Tomato-Chipotle Salsa
Reminiscent of canned chipotles in adobo, but obviously fresher and with an emphasis on the tomatoes and the smokiness the chipotles bring, rather than their heat. (You can, of course, make it hotter by adding more chipotles.) It’s good stirred into soups but is used primarily as a salsa for bland dishes, whose blandness will be turned around immediately.
Salsa Verde
This is a sharp, spiky sauce, but not a superhot one (it’s not a supergreen one, either!). Use it as a dip for chips or vegetables or as a basting sauce when roasting meat, fish, or vegetables.
Salsa Verde with Tomatillos
A raw salsa, with nice strong flavors. Best with tomatillos, but still good with not-too-hard green tomatoes. I like to mix a little just-ripe red tomato in as well.
Xec
A tiny little side condiment served with grilled chicken or fish that can make any meal sing.
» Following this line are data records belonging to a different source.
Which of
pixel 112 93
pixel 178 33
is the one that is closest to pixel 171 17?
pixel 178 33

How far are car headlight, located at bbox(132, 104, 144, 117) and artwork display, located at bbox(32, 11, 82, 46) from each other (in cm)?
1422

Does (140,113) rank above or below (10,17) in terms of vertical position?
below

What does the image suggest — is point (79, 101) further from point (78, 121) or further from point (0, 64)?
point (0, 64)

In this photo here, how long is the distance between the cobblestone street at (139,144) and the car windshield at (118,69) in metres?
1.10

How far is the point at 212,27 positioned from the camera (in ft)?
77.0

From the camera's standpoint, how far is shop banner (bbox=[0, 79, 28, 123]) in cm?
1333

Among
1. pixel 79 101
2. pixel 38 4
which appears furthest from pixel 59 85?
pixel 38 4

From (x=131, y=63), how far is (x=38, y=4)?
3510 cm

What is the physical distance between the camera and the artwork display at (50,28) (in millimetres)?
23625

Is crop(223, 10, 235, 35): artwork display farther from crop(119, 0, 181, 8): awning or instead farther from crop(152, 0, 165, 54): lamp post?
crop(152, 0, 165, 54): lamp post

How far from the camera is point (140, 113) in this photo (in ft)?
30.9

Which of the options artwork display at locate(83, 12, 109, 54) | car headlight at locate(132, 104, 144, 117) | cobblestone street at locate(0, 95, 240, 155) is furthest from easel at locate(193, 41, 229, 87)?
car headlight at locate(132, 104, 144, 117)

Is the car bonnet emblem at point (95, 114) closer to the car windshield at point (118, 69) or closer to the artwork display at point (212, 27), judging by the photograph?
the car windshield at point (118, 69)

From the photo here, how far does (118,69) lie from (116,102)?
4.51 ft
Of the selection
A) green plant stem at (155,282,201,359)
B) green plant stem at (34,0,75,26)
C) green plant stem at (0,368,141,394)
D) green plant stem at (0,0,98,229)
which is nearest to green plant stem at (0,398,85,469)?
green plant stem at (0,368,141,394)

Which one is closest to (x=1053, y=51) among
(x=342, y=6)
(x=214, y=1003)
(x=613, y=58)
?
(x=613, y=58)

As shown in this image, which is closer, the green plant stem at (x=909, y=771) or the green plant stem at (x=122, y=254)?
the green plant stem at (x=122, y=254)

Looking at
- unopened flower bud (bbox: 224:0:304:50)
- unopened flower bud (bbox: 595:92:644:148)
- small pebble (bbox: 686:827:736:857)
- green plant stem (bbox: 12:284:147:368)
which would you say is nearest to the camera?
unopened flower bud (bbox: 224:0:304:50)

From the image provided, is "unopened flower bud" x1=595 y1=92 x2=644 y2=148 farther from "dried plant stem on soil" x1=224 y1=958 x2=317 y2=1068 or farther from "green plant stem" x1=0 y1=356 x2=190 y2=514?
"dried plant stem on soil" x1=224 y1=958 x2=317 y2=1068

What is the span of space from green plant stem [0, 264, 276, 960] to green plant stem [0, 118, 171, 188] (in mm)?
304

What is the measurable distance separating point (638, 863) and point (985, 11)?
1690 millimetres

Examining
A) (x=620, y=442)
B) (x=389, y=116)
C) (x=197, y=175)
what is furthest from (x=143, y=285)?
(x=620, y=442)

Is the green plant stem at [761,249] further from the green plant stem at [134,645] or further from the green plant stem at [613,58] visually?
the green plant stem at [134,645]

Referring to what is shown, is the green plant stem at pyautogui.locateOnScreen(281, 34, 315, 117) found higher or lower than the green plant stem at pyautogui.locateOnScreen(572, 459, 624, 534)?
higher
It’s fine without any chile at all, but I like a touch. This is a very fragile dish; make it at the last minute and serve it all at once. It will go fast, believe me.
Mojo Criollo
Powerfully delicious, this sauce is served throughout the Caribbean, often with grilled chicken but also over vegetables. Best made with the juice of sour oranges, but you won’t find those here; I use a combination of orange and lime juices.
Caramelized Apples
Not “caramel apples”—whole apples coated with candy—but caramelized: Sliced apples baked in caramelized butter and sugar until lightly browned, served warm or at room temperature. If you think applesauce smells good when you make it, wait till you try this—for many, a new way to enjoy our continent’s favorite fruit. There are two ways I like to prepare this: One when I have time and one when I’m in a hurry. The preferred method—essentially a tarte tatin without the crust (if you like, top it with Sweet Tart Pastry, page 654, before baking)—is the main recipe, but it takes a while. This is good with pears (not too ripe) or Asian pears, too.
Apricot Meringue with Walnuts
There are many ways to serve this simple classic, but I like to pipe the meringue into a ring on a baking sheet, then fill the center with the puree and top it with a little sour cream. The result is a surprising, rather elegant winter dessert that’s not too heavy but certainly sweet enough and fun to eat.
Apricot, Cherry, or Pear Clafouti
Pronounced cla-FOO-tee, this is one of the most successful spontaneous desserts you can add to your repertoire, yet fancy enough for a blowout dinner party. It can be made with any ripe fruit (including berries, and even apples if you cook them) and (aside from such tasks as pitting cherries and the like) takes well under an hour to prepare. Note that in place of the cream and milk mixture you can use half-and-half.
Bananas in Coconut Milk
The small “finger” bananas are perfect for this, because they’re denser-fleshed than regular bananas; you can find them at many supermarkets and almost all Asian and Latin markets. Regular bananas work well too, of course, but they should not be too ripe.